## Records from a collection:

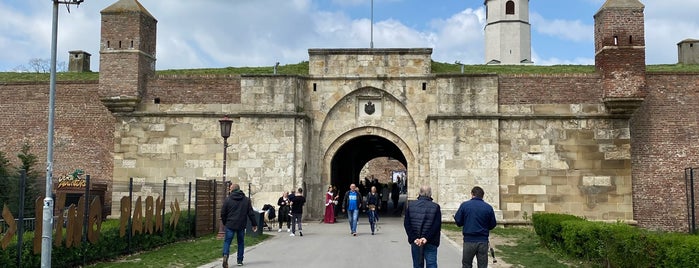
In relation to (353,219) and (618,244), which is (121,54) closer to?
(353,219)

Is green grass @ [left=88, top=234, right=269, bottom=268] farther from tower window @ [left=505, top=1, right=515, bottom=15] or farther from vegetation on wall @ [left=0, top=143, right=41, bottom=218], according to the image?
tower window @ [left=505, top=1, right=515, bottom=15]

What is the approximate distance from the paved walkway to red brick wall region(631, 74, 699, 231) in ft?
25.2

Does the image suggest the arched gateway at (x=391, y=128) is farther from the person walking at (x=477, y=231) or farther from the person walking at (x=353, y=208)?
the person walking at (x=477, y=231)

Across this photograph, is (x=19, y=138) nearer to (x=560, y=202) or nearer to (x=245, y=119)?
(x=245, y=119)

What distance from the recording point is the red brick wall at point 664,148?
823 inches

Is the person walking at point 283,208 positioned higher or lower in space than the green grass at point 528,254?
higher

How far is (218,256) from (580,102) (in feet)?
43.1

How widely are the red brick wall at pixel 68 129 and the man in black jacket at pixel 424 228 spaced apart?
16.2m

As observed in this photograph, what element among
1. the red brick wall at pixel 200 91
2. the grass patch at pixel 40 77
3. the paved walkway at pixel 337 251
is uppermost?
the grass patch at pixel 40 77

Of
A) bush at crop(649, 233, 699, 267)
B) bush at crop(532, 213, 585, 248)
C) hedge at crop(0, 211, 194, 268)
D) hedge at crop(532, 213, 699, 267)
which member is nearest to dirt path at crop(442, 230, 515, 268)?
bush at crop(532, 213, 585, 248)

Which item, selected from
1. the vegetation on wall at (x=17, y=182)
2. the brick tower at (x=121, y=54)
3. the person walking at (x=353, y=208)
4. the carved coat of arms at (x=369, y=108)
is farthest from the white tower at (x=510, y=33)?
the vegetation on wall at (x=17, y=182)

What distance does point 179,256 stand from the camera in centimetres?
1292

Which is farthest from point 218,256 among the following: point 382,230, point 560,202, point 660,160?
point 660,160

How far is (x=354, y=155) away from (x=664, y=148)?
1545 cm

## TO DO:
Present the listing above as a numbered list without the blank lines, and leave the picture out of your answer.

## REPLY:
1. In relation to (353,219) and (618,244), which is (121,54) closer to?
2. (353,219)
3. Is green grass @ [left=88, top=234, right=269, bottom=268] farther from tower window @ [left=505, top=1, right=515, bottom=15] or farther from vegetation on wall @ [left=0, top=143, right=41, bottom=218], according to the image?
4. tower window @ [left=505, top=1, right=515, bottom=15]
5. What is the approximate distance from the paved walkway to red brick wall region(631, 74, 699, 231) in ft?
6. 25.2
7. Does the image suggest the arched gateway at (x=391, y=128) is farther from the person walking at (x=477, y=231) or farther from the person walking at (x=353, y=208)?
8. the person walking at (x=477, y=231)
9. Across this photograph, is (x=19, y=138) nearer to (x=560, y=202) or nearer to (x=245, y=119)?
10. (x=245, y=119)
11. What distance from the recording point is the red brick wall at point 664,148?
12. 823 inches
13. Is the person walking at point 283,208 positioned higher or lower in space than the green grass at point 528,254?
14. higher
15. How far is (218,256) from (580,102) (in feet)?
16. 43.1
17. How widely are the red brick wall at pixel 68 129 and the man in black jacket at pixel 424 228 spaced apart?
18. 16.2m
19. As observed in this photograph, what element among
20. 1. the red brick wall at pixel 200 91
21. 2. the grass patch at pixel 40 77
22. 3. the paved walkway at pixel 337 251
23. is uppermost?
24. the grass patch at pixel 40 77
25. Of
26. A) bush at crop(649, 233, 699, 267)
27. B) bush at crop(532, 213, 585, 248)
28. C) hedge at crop(0, 211, 194, 268)
29. D) hedge at crop(532, 213, 699, 267)
30. which member is nearest to dirt path at crop(442, 230, 515, 268)?
31. bush at crop(532, 213, 585, 248)
32. Which item, selected from
33. 1. the vegetation on wall at (x=17, y=182)
34. 2. the brick tower at (x=121, y=54)
35. 3. the person walking at (x=353, y=208)
36. 4. the carved coat of arms at (x=369, y=108)
37. is farthest from the white tower at (x=510, y=33)?
38. the vegetation on wall at (x=17, y=182)
39. What distance does point 179,256 stand from the camera in centimetres?
40. 1292
41. Which is farthest from point 218,256 among the following: point 382,230, point 560,202, point 660,160?
42. point 660,160
43. How far is (x=354, y=155) away from (x=664, y=148)?
44. 1545 cm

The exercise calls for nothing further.